Non-LTE atmosphere models of very luminous sources and their applicability to Little Red Dots, quasi-stars, and similar objects

TL;DR

This study uses non-LTE atmosphere models to simulate the spectra of luminous sources like Little Red Dots, finding they can reproduce many observed features but face challenges in matching all spectral characteristics.

Contribution

It applies CMFGEN atmosphere models to LRDs, exploring their spectral properties and limitations in explaining observed features.

Findings

Models produce broad hydrogen emission lines with electron scattering wings.

Spectral energy distribution differs from blackbody, with a blue optical spectrum.

Models can reproduce LRD spectra with dust attenuation but struggle with Balmer break and emission lines.

Abstract

We investigate whether atmosphere models traditionally used for massive stars with strong winds can produce synthetic spectra morphologically similar to those of Little Red Dots (LRDs). We compute atmosphere models and synthetic spectra with the code CMFGEN. The models assume a thermalized radiation field at the inner boundary, parameterized by a temperature varying between 5000 and 12000~K. We adopt a typical luminosity of 1e10 Lsun. The models are spherical, assume an expanding atmosphere, and are computed under non-LTE conditions and for several metallicities.

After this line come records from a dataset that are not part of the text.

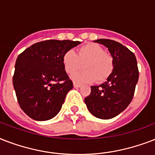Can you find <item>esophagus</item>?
Wrapping results in <instances>:
<instances>
[{
  "mask_svg": "<svg viewBox=\"0 0 155 155\" xmlns=\"http://www.w3.org/2000/svg\"><path fill=\"white\" fill-rule=\"evenodd\" d=\"M73 86H74V87L75 88H79V87H81V84H78V83H73Z\"/></svg>",
  "mask_w": 155,
  "mask_h": 155,
  "instance_id": "34e87169",
  "label": "esophagus"
}]
</instances>
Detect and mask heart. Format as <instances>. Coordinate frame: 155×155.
Segmentation results:
<instances>
[{
    "instance_id": "heart-1",
    "label": "heart",
    "mask_w": 155,
    "mask_h": 155,
    "mask_svg": "<svg viewBox=\"0 0 155 155\" xmlns=\"http://www.w3.org/2000/svg\"><path fill=\"white\" fill-rule=\"evenodd\" d=\"M63 65L66 72L72 75L83 68L85 70L72 75L73 80L80 83L104 82L111 75L113 70V58L97 43L90 42L78 49L77 54L68 51L63 55Z\"/></svg>"
}]
</instances>
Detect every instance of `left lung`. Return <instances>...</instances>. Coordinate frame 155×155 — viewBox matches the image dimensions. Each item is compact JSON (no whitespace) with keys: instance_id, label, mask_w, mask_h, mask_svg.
Here are the masks:
<instances>
[{"instance_id":"8db88e82","label":"left lung","mask_w":155,"mask_h":155,"mask_svg":"<svg viewBox=\"0 0 155 155\" xmlns=\"http://www.w3.org/2000/svg\"><path fill=\"white\" fill-rule=\"evenodd\" d=\"M107 47L113 58V70L105 82L92 86L84 99L87 109L100 119H111L127 108L132 101L138 80L134 54L119 42L110 39L94 41Z\"/></svg>"}]
</instances>
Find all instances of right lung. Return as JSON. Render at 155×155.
<instances>
[{"instance_id":"1","label":"right lung","mask_w":155,"mask_h":155,"mask_svg":"<svg viewBox=\"0 0 155 155\" xmlns=\"http://www.w3.org/2000/svg\"><path fill=\"white\" fill-rule=\"evenodd\" d=\"M81 42L47 40L37 42L18 55L13 77L18 104L35 120H47L60 111L66 95L72 89L63 65L65 52Z\"/></svg>"}]
</instances>
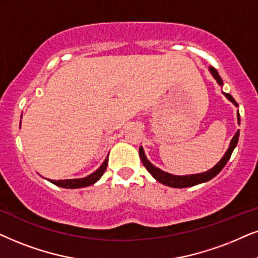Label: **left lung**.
I'll list each match as a JSON object with an SVG mask.
<instances>
[{
  "mask_svg": "<svg viewBox=\"0 0 258 258\" xmlns=\"http://www.w3.org/2000/svg\"><path fill=\"white\" fill-rule=\"evenodd\" d=\"M209 71H210V73L212 77H214L215 80L217 81V84L219 86H223V80H222V78L219 77L218 72L216 71L214 67H209ZM222 93L224 94L226 99H228L229 101H231L232 104L236 106V107H238V105H237L235 99H233L231 95H230L229 93H224V92H222ZM237 121H238V125H239V122H241V118H239L238 111H237ZM238 138H239V131H237L235 133V136L232 137L231 142H230L229 149L226 150V152L224 153V156L222 157V159L219 160L218 163L216 164L214 167H212V169L205 171V172H202V173L186 174V176H176V174H171L169 172H165V171L158 169L157 166H154V165L151 163L149 159H147L146 154H145V152H144V149L142 146L139 147V156H140V159H142V161H143L144 166H145L147 171L152 174V177L154 178V179L159 181V183L166 185V186H170V187H177V188L190 187V186H195V185L205 183V181H209L214 177L217 176L219 172H221L223 167L225 166V164L228 163L230 157H231L232 151L235 150L237 143H238Z\"/></svg>",
  "mask_w": 258,
  "mask_h": 258,
  "instance_id": "obj_1",
  "label": "left lung"
}]
</instances>
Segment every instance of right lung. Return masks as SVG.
Listing matches in <instances>:
<instances>
[{"mask_svg":"<svg viewBox=\"0 0 258 258\" xmlns=\"http://www.w3.org/2000/svg\"><path fill=\"white\" fill-rule=\"evenodd\" d=\"M22 118V115H21ZM108 165V157L106 158L104 163L101 164V166L99 167L97 171H94L93 173L88 174L87 177L84 178H77V179H63V180H50V183H53L56 186L63 187V188H80V187H86L89 186V185H93L94 183L100 179L102 177V174L105 173L106 167Z\"/></svg>","mask_w":258,"mask_h":258,"instance_id":"right-lung-1","label":"right lung"}]
</instances>
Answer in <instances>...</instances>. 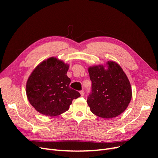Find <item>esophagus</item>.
Segmentation results:
<instances>
[{
	"mask_svg": "<svg viewBox=\"0 0 158 158\" xmlns=\"http://www.w3.org/2000/svg\"><path fill=\"white\" fill-rule=\"evenodd\" d=\"M80 93L81 96H84V91H80Z\"/></svg>",
	"mask_w": 158,
	"mask_h": 158,
	"instance_id": "1",
	"label": "esophagus"
}]
</instances>
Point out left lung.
<instances>
[{
  "label": "left lung",
  "mask_w": 158,
  "mask_h": 158,
  "mask_svg": "<svg viewBox=\"0 0 158 158\" xmlns=\"http://www.w3.org/2000/svg\"><path fill=\"white\" fill-rule=\"evenodd\" d=\"M88 69L92 81L91 92L87 98L90 110L99 117L110 118L121 114L132 98L131 84L121 67L114 62Z\"/></svg>",
  "instance_id": "8db88e82"
}]
</instances>
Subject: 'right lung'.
<instances>
[{"label": "right lung", "instance_id": "obj_1", "mask_svg": "<svg viewBox=\"0 0 158 158\" xmlns=\"http://www.w3.org/2000/svg\"><path fill=\"white\" fill-rule=\"evenodd\" d=\"M69 65L51 57L32 72L26 84V94L31 106L46 116L54 117L69 109L80 94L70 88L66 75Z\"/></svg>", "mask_w": 158, "mask_h": 158}]
</instances>
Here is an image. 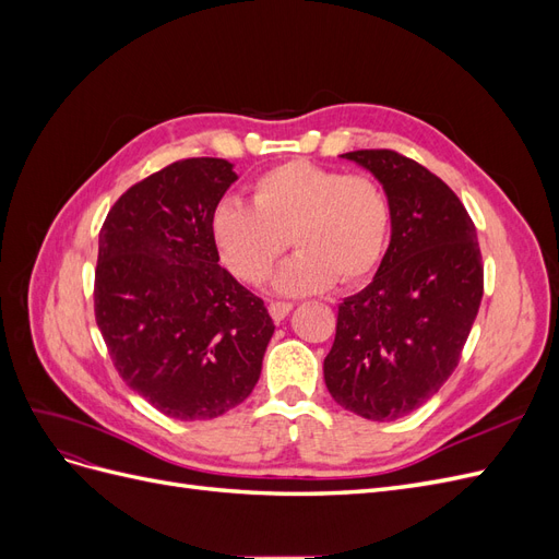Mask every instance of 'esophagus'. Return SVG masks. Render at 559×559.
I'll use <instances>...</instances> for the list:
<instances>
[{
	"label": "esophagus",
	"instance_id": "34e87169",
	"mask_svg": "<svg viewBox=\"0 0 559 559\" xmlns=\"http://www.w3.org/2000/svg\"><path fill=\"white\" fill-rule=\"evenodd\" d=\"M292 302H284V300H275V302H270L267 306V312H270V317H273L275 321H282L286 314L292 312Z\"/></svg>",
	"mask_w": 559,
	"mask_h": 559
}]
</instances>
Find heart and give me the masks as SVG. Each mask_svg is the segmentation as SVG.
<instances>
[{"label": "heart", "instance_id": "heart-1", "mask_svg": "<svg viewBox=\"0 0 559 559\" xmlns=\"http://www.w3.org/2000/svg\"><path fill=\"white\" fill-rule=\"evenodd\" d=\"M392 207L382 186L364 175H345L310 160H292L251 183V205L218 202L212 238L224 265L259 284L286 249H298L273 277L277 294L329 289L335 277L354 284L384 257Z\"/></svg>", "mask_w": 559, "mask_h": 559}]
</instances>
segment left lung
<instances>
[{"mask_svg": "<svg viewBox=\"0 0 559 559\" xmlns=\"http://www.w3.org/2000/svg\"><path fill=\"white\" fill-rule=\"evenodd\" d=\"M392 207V240L366 289L337 306L324 380L345 411L411 415L460 364L483 298L476 226L445 181L389 148L349 151Z\"/></svg>", "mask_w": 559, "mask_h": 559, "instance_id": "obj_1", "label": "left lung"}]
</instances>
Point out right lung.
I'll list each match as a JSON object with an SVG mask.
<instances>
[{
    "label": "right lung",
    "mask_w": 559,
    "mask_h": 559,
    "mask_svg": "<svg viewBox=\"0 0 559 559\" xmlns=\"http://www.w3.org/2000/svg\"><path fill=\"white\" fill-rule=\"evenodd\" d=\"M235 179L224 158L177 160L118 198L99 230L95 319L114 366L181 421L240 405L275 333L263 300L218 265L212 214Z\"/></svg>",
    "instance_id": "right-lung-1"
}]
</instances>
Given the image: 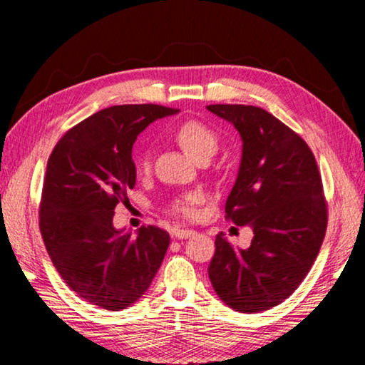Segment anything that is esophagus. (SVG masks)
Wrapping results in <instances>:
<instances>
[{
  "mask_svg": "<svg viewBox=\"0 0 365 365\" xmlns=\"http://www.w3.org/2000/svg\"><path fill=\"white\" fill-rule=\"evenodd\" d=\"M196 232L191 230V228H174V232H172V235H174V238L177 240H187L190 237H193Z\"/></svg>",
  "mask_w": 365,
  "mask_h": 365,
  "instance_id": "34e87169",
  "label": "esophagus"
}]
</instances>
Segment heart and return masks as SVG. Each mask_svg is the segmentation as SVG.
<instances>
[{
    "label": "heart",
    "instance_id": "heart-1",
    "mask_svg": "<svg viewBox=\"0 0 365 365\" xmlns=\"http://www.w3.org/2000/svg\"><path fill=\"white\" fill-rule=\"evenodd\" d=\"M174 137L177 143L182 146V150L195 160H209L219 148V135L200 120H187L178 125L174 130ZM140 172L150 170V159L145 154L138 163ZM201 201V195L191 193L177 200L172 205V212L182 217H193L195 207Z\"/></svg>",
    "mask_w": 365,
    "mask_h": 365
}]
</instances>
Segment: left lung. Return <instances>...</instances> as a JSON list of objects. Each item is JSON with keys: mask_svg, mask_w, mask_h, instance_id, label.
<instances>
[{"mask_svg": "<svg viewBox=\"0 0 365 365\" xmlns=\"http://www.w3.org/2000/svg\"><path fill=\"white\" fill-rule=\"evenodd\" d=\"M243 140L238 177L225 217L252 228L246 250L215 237L207 274L214 292L238 312L280 304L304 280L327 232V201L311 148L298 133L257 106L211 104Z\"/></svg>", "mask_w": 365, "mask_h": 365, "instance_id": "obj_1", "label": "left lung"}]
</instances>
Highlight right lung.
Returning a JSON list of instances; mask_svg holds the SVG:
<instances>
[{"mask_svg":"<svg viewBox=\"0 0 365 365\" xmlns=\"http://www.w3.org/2000/svg\"><path fill=\"white\" fill-rule=\"evenodd\" d=\"M175 113L158 104L103 109L67 130L48 159L43 242L67 287L90 304L106 311L132 306L163 264L168 232L148 225L132 235L117 230L113 217L137 180L135 140L151 122Z\"/></svg>","mask_w":365,"mask_h":365,"instance_id":"1","label":"right lung"}]
</instances>
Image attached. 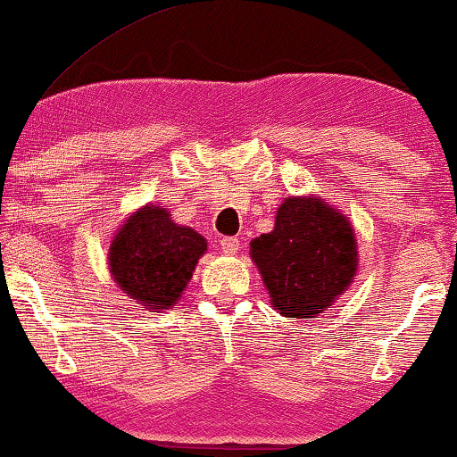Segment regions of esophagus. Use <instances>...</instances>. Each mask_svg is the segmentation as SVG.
I'll return each mask as SVG.
<instances>
[{
	"mask_svg": "<svg viewBox=\"0 0 457 457\" xmlns=\"http://www.w3.org/2000/svg\"><path fill=\"white\" fill-rule=\"evenodd\" d=\"M239 247H241V241L237 239V237H222L220 239V249L227 255H235L239 252Z\"/></svg>",
	"mask_w": 457,
	"mask_h": 457,
	"instance_id": "obj_1",
	"label": "esophagus"
}]
</instances>
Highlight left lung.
Returning <instances> with one entry per match:
<instances>
[{
  "mask_svg": "<svg viewBox=\"0 0 457 457\" xmlns=\"http://www.w3.org/2000/svg\"><path fill=\"white\" fill-rule=\"evenodd\" d=\"M252 258L287 318H314L352 283L358 252L349 220L314 197H289L274 230L252 241Z\"/></svg>",
  "mask_w": 457,
  "mask_h": 457,
  "instance_id": "left-lung-1",
  "label": "left lung"
}]
</instances>
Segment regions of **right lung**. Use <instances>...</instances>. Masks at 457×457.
<instances>
[{
	"instance_id": "obj_1",
	"label": "right lung",
	"mask_w": 457,
	"mask_h": 457,
	"mask_svg": "<svg viewBox=\"0 0 457 457\" xmlns=\"http://www.w3.org/2000/svg\"><path fill=\"white\" fill-rule=\"evenodd\" d=\"M208 243L179 227L164 208L145 205L118 230L110 247V270L124 293L154 310L179 302Z\"/></svg>"
}]
</instances>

The spectral energy distribution (SED) is different from a blackbody, with a blue optical spectrum. Broad hydrogen emission lines are produced, their wings being formed by electron scattering. The SED near the Balmer and Paschen limit is rather continuous. A Balmer break is predicted for the coolest temperature models provided the wind density is reduced. The SED and Balmer decrement of most LRDs is reproduced by the models, provided they are dust-attenuated with Av~1.9-2.7. Assuming the absorbed luminosity is re-radiated in the infrared, the energy output at these wavelengths is consistent with observational constraints. The models predict FeII, oxygen and calcium lines. OI lines at 8446 A and 1.129 um are produced mostly by Lybeta fluorescence. The strength of emission lines from metals depends on input temperature, metallicity, and details of the radiative transfer models. CMFGEN atmosphere models predict a large number of spectral properties observed in many LRDs. They struggle to simultaneously produce a genuine Balmer break and strong emission lines. Whether they are more relevant or not to explain LRDs' spectra compared to alternative models is unclear, leaving open the question of the physical conditions in LRDs.